There are three regulations that are causing a hullabaloo among CLO market participants.

The first two were drafted by the Financial Accounting Standards Board (FASB) while the third is the Foreign Account Tax Compliance Act (FATCA) of 2009.

Of particular concern to CLO market participants are the two FASB rules — a new rule that FASB has drafted altering how banks record leveraged loans and an existing FASB rule called SFAS 167 requiring fund managers to consolidate CLO information on financial statements.

The FASB has drafted a new rule that would alter how banks record leveraged loans, requiring them to use fair value treatments on all loans on their balance sheets and to recognize loan commitments with fair value treatments on the commitment date.

This rule would have a dramatic impact on the CLO market, market participants said, because CLOs are all marked to market.

This rule is currently just a draft proposal and “won’t likely be implemented for two or three years,” the banker said. “This is all down the road. There are a lot of comments coming in right now in terms of how this is being treated.”

Meanwhile, CLO managers already have to contend with SFAS 167, which mandates  consolidation of CLO information on financial statements.

There are two questions this rule requires the fund manager to answer. The first: Do you direct the activity of an entity? If you are a CLO manager, then the answer is yes. The second question is: Does that entity generate a significant variable interest for you—a subordinated fee, an equity fee, a senior fee, an equity fee, etc.? If the answer is yes to both of those questions, then you would have to consolidate CLO financial statements.

One of the biggest problems is that no one knows what “significant variable interest” means. “No one knows what the denominator is,” said a Boston-based investor.

The last rule that is scaring market participants like a horror movie on Halloween is part of the Foreign Account Tax Compliance Act of 2009.

The intent of this rule is to require foreign institutions, such as hedge funds and pension funds, to identify U.S. account holders, i.e. U.S. investors, so that the U.S. government can make sure said investors aren’t hiding money in foreign vehicles.

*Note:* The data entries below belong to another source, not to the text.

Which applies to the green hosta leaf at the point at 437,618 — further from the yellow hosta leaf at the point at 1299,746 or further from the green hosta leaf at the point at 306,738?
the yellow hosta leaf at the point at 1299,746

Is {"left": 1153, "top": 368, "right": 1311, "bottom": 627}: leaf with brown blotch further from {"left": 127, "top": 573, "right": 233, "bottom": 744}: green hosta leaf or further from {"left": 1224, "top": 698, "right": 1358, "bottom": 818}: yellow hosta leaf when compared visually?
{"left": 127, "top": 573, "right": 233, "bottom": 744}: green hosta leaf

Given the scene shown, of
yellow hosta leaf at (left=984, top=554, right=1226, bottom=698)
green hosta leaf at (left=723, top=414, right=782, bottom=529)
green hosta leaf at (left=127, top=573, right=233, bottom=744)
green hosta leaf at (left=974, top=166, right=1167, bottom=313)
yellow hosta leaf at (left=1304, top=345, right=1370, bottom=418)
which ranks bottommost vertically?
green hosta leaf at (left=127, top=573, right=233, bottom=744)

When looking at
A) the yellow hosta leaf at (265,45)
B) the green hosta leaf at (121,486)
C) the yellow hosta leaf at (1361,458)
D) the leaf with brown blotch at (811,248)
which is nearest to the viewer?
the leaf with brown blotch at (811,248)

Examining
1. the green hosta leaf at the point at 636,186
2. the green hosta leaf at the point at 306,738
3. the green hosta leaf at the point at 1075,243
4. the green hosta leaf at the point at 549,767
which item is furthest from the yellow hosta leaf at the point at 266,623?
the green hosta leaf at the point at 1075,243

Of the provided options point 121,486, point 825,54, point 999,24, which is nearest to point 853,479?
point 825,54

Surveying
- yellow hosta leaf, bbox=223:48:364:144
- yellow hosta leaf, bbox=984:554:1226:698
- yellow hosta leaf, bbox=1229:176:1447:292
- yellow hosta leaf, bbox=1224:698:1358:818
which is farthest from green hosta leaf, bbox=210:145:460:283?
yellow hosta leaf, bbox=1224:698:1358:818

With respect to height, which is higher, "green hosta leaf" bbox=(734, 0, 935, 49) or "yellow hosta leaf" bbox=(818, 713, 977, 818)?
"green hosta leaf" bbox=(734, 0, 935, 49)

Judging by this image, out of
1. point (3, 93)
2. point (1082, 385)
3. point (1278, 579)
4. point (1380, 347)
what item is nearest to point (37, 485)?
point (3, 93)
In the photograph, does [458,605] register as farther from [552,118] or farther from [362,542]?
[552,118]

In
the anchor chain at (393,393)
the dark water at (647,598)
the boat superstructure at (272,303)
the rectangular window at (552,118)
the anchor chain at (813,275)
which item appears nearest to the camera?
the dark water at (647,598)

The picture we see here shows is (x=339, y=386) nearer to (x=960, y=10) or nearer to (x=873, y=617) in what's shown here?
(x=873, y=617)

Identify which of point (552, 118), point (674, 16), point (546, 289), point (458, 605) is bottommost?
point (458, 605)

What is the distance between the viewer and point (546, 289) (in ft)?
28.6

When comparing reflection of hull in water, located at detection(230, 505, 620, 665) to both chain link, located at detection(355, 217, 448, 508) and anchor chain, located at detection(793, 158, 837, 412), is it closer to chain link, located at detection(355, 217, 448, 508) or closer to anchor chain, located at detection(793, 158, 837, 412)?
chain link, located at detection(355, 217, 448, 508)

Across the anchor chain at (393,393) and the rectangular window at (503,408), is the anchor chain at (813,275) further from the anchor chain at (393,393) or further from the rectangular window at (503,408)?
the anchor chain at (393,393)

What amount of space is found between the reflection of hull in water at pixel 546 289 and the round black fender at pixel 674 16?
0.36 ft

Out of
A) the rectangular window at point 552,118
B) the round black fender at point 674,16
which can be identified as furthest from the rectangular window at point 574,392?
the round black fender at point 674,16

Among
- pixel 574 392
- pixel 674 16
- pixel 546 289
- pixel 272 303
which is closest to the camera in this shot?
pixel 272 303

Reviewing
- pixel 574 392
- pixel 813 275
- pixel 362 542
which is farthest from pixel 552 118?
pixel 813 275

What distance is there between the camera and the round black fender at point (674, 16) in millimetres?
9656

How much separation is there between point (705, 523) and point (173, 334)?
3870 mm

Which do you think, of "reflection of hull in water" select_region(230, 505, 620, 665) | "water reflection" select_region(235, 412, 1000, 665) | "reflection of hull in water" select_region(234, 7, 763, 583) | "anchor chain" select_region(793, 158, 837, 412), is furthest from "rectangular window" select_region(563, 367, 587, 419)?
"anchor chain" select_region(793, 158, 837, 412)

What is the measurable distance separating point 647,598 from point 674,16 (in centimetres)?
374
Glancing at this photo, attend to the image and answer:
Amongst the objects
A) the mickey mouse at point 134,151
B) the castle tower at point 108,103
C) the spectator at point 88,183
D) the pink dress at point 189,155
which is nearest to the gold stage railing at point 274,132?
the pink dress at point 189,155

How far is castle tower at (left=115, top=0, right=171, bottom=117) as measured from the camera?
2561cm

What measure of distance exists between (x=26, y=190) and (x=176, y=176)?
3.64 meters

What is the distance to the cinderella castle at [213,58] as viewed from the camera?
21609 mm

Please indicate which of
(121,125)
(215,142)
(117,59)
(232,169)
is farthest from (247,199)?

If the foreign institution doesn’t comply, it will get hit with a 30% tax.

This presents a potentially huge problem for CLOs because the string of investors can be quite long. The conundrum is: How far up the chain do you have to go?

“It’s difficult enough to find direct investors,” said the market analyst. “So just multiply that. … We see CLOs between a rock and a hard place. The rock is that the CLO doesn’t know who their investors are because the chain could be infinite. And the CLO can’t make its investors reveal their info.”

New CLOs could be an exception because they could have mechanisms built into them that track the holders, making them compliant with the new rule.

FATCA was passed last year and is scheduled to go into effect Jan. 1, 2013. However, “based on past experiences, and what some of my tax colleagues say, it takes forever to get something implemented on the tax side,” said the market analyst.

This tax rule has been identified as a big enough issue that the Loan Syndications and Trading Association  (LSTA) has created a sub committee within its CLO working group to engage the IRS and make sure that CLOs don’t get swept up.

The LSTA has prepared a comment letter to send to the Internal Revenue Service.